## Tasks to perform
[A] Rewrite the passage starting with "I would genuinely" and going on through "not sure how.", putting "impartial" in place of "objective".
[B] From the passage, list every position the writer reports him holding that is introduced by the word "maintains" or "claims".

## Source extract
· · · · ·

I've seen a counsellor a couple of times. She's been very wise and very helpful, but both times I was still trying to process the shock. I can see that a bit further down the line it will be helpful to see her again to try and make some sense of this. At the start I was convinced we should see someone together but now I wonder whether there's any point as I know exactly what he will say.

He has said sorry for the manner of departure but maintains there is no good way to leave a marriage and that the timing of this was right. He claims to feel sorry for what he's done and for hurting me, but his manner rather undermines that. He does miss the children - I can see that - and I know he adores them, but says he was so unhappy that life away from them is preferable to life with me and them.

I think he was unhappy at the end because he let himself get that way. I know I'm not a bad person and I was very happy. I have spent a long long time analysing the last few years, and they were good ones. At the very very worst, we didn't talk as much as we could have done and were a bit distracted by life. But his point, over and over, is we had nothing in common. Which is total rubbish - he had some deep and all consuming interests that I didn't share but which I accommodated and allowed him to pursue, and which I displayed an interest in. She, of course, shares those interests but frankly I don't think two people in a marriage have to align their interests entirely. Surely healthier not to?

Interestingly when he talks about it it's always in terms of push factors - away from me - rather than a pull - to her - even though he claims to be very happy with her and to want to spend his life with her. I can't make him see that his unhappiness, at least in part, was because he wanted to be with her. He has separated the two things entirely and says he would have gone anyway.

I would genuinely love an objective perspective from someone. I'm not getting it from him, and everyone else is outraged on my behalf but I feel I do need to try and get to the bottom of this. I'm just not sure how.

· · · · ·

## Information supplied
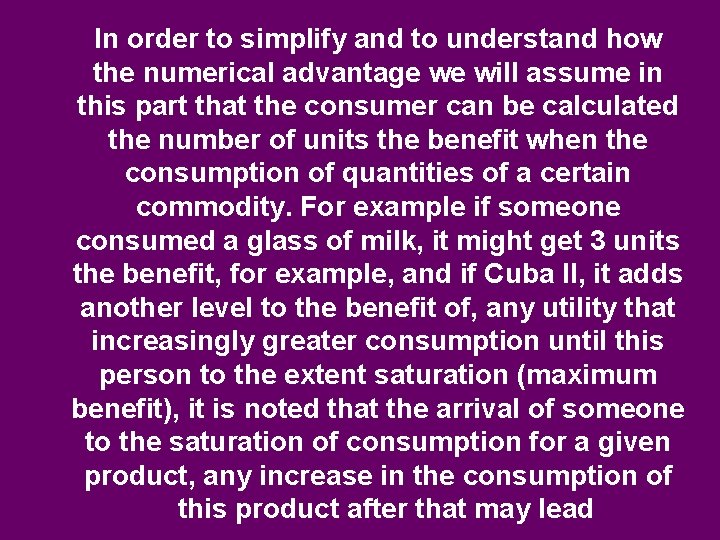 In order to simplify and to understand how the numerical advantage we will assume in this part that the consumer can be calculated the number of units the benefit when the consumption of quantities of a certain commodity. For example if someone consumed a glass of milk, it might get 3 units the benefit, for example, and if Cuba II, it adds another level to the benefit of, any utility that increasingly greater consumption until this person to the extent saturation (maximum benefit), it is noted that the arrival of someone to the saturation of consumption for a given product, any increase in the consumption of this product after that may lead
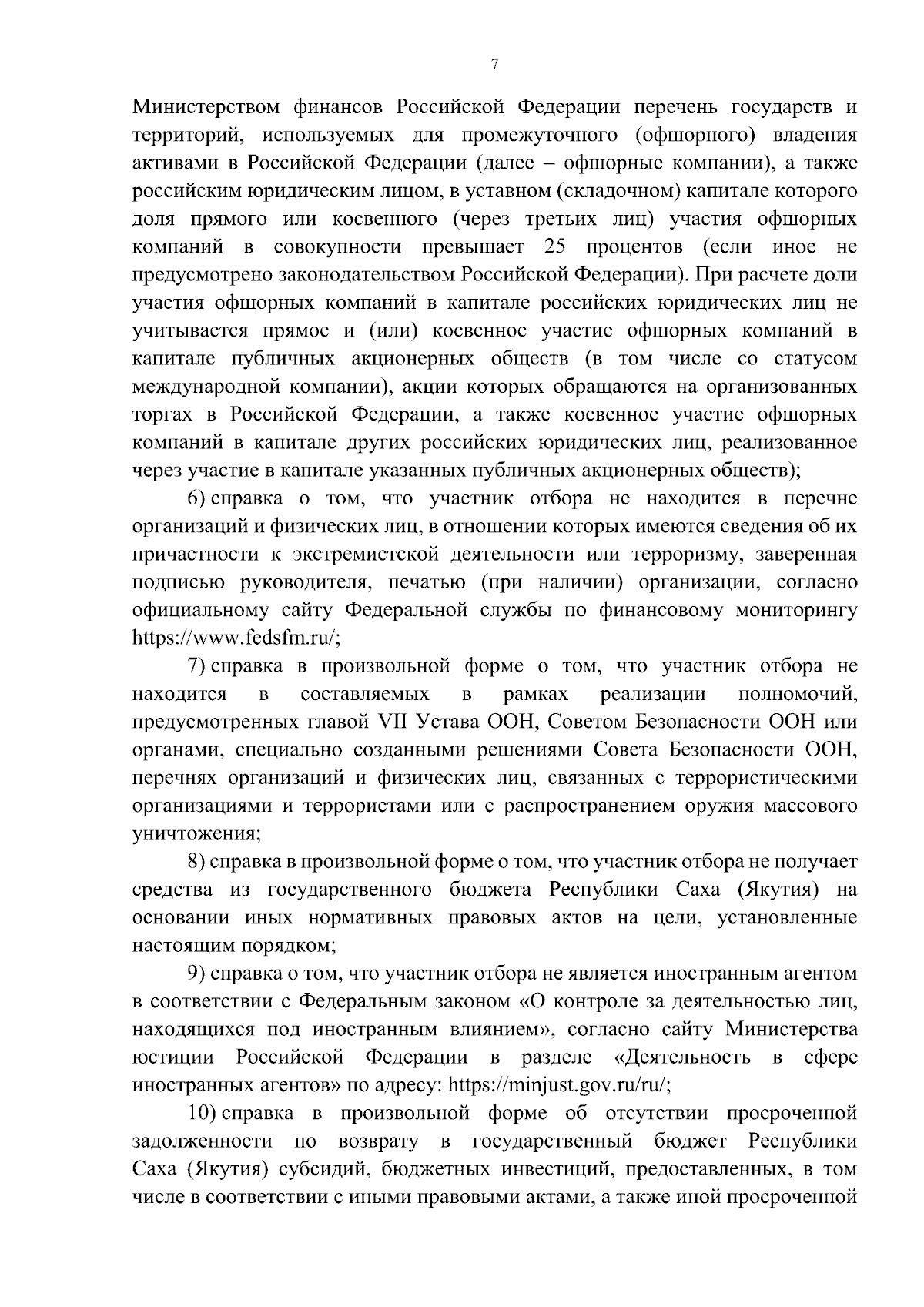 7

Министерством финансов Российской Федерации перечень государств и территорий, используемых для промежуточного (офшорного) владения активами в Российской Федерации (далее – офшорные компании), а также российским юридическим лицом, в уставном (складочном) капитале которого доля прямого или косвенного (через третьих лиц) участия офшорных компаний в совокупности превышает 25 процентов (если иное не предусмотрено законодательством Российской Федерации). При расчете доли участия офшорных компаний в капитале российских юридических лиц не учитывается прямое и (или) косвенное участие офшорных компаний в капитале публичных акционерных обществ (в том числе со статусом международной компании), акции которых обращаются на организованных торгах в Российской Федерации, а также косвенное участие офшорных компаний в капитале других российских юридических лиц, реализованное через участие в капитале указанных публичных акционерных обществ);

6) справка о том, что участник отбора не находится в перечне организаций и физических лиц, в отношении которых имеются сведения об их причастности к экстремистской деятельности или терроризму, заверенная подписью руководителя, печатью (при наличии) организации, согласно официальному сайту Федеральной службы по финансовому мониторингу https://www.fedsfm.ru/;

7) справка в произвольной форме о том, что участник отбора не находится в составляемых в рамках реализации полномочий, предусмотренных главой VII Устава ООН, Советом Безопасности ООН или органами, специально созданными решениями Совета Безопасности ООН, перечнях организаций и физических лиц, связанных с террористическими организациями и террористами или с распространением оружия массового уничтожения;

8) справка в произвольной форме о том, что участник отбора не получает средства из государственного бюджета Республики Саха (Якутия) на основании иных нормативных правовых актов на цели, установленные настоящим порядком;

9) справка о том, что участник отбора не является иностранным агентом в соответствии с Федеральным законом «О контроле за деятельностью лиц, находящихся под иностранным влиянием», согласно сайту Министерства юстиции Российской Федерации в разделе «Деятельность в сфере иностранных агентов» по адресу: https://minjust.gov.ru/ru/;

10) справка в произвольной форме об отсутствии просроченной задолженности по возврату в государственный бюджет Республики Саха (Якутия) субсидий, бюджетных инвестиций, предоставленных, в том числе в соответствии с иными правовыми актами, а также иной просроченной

· · · · ·

## Replies
[A]
I would genuinely love an impartial perspective from someone. I'm not getting it from him, and everyone else is outraged on my behalf but I feel I do need to try and get to the bottom of this. I'm just not sure how.

[B]
- There is no good way to leave a marriage.
- The timing of this was right.
- He feels sorry for what he's done and for hurting the writer.
- He is very happy with her.
- He wants to spend his life with her.